Traveling Salesman Problem - Shortest Route

You are given a set of ( n ) towns and a matrix ( D ) where ( D_{ij} ) represents the distance between town ( i ) and town ( j ). The task is to compute the shortest possible route starting from a specified town ( s ), visiting every other town exactly once, and returning to ( s ). This is a classic Traveling Salesman Problem (TSP) that can be solved using brute-force permutations since ( 2 \leq n \leq 10 ). The answer must be rounded to two decimal places.

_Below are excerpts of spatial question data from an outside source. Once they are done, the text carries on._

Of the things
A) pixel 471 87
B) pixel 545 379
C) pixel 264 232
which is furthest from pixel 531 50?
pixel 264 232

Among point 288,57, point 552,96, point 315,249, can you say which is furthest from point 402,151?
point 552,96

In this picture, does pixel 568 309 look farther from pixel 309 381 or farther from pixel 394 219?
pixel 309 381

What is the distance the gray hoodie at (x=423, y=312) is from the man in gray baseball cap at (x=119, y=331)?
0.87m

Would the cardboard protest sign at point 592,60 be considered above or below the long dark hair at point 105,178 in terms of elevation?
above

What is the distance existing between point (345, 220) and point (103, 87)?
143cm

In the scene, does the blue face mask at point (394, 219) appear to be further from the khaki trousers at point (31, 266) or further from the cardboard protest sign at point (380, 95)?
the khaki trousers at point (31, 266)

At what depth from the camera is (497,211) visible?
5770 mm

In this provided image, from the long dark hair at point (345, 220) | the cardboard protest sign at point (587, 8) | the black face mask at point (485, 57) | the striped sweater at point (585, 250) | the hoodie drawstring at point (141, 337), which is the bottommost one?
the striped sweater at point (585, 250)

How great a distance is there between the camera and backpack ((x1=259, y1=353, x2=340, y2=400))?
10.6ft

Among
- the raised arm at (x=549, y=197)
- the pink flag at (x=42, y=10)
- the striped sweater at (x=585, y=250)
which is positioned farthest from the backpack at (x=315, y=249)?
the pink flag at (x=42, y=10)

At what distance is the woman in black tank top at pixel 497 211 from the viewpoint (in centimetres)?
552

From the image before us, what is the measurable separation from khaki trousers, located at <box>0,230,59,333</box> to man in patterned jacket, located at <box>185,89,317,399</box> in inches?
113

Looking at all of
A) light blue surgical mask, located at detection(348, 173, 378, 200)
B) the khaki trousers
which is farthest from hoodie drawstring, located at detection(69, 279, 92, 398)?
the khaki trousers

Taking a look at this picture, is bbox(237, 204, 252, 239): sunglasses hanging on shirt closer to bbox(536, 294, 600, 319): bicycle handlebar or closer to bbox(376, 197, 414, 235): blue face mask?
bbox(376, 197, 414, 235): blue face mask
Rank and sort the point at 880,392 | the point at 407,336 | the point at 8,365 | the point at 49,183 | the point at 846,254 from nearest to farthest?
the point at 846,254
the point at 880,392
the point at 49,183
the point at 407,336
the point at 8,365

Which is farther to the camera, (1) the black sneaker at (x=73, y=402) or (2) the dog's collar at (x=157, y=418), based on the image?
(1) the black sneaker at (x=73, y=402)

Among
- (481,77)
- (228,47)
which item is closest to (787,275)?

The route cost for a permutation ( P = (p_1, p_2, \dots, p_{n-1}) ) is computed as: [ \text{Cost}(P) = D_{s,p_1} + \sum_{i=1}^{n-2} D_{p_i, p_{i+1}} + D_{p_{n-1}, s} ] Your task is to write a program that reads the input from standard input (stdin) and outputs the minimal route cost to standard output (stdout) in the required format.

inputFormat

The first line of input contains two integers: \( n \) (the number of towns) and \( s \) (the index of the starting town). \( n \) and \( s \) satisfy \( 2 \leq n \leq 10 \) and \( 0 \leq s < n \).

The next \( n \) lines each contain \( n \) space-separated integers. The \( j^{th} \) number in the \( i^{th} \) line represents the distance between town \( i \) and town \( j \), where \( 0 \leq D_{ij} \leq 10^5 \). It is guaranteed that \( D_{ii} = 0 \) for all \( i \).

outputFormat

Output a single floating-point number representing the minimum possible route cost. The result should be rounded to two decimal places. Print the answer to standard output (stdout).

4 0
0 10 15 20
10 0 35 25
15 35 0 30
20 25 30 0

80.00